What is needed. Reproduce the text of every record below without alteration, omitting the pictures from your answer.

Supplied records.
────────

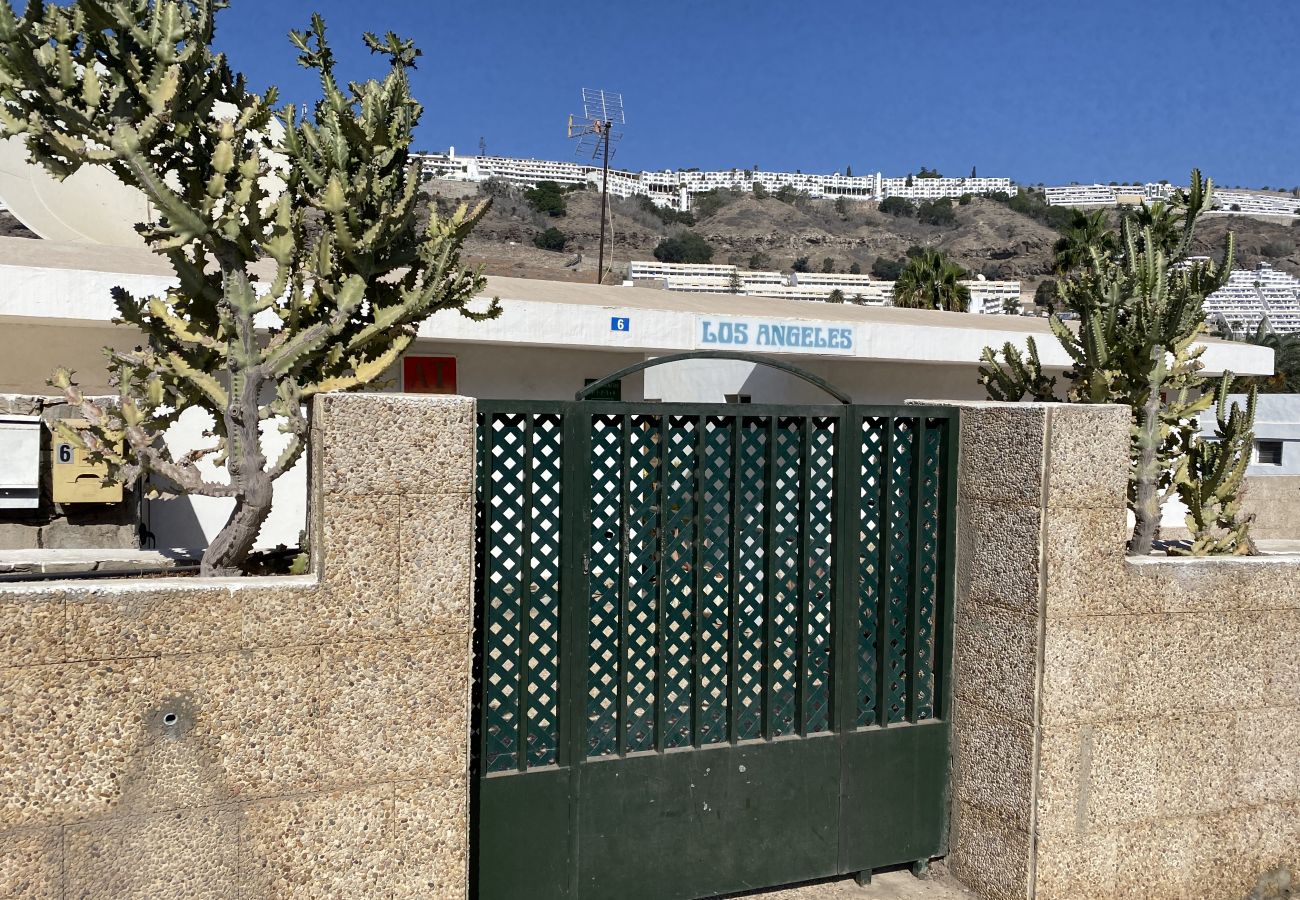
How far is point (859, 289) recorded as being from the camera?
299 ft

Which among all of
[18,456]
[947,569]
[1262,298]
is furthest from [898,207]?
[947,569]

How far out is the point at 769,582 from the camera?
16.1 feet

────────

The output.
How far is point (859, 289) recorded as being from the camera?
299 ft

Which among all of
[18,456]
[947,569]
[1262,298]
is furthest from [898,207]?
[947,569]

How far out is the point at 769,582 from the camera?
16.1 feet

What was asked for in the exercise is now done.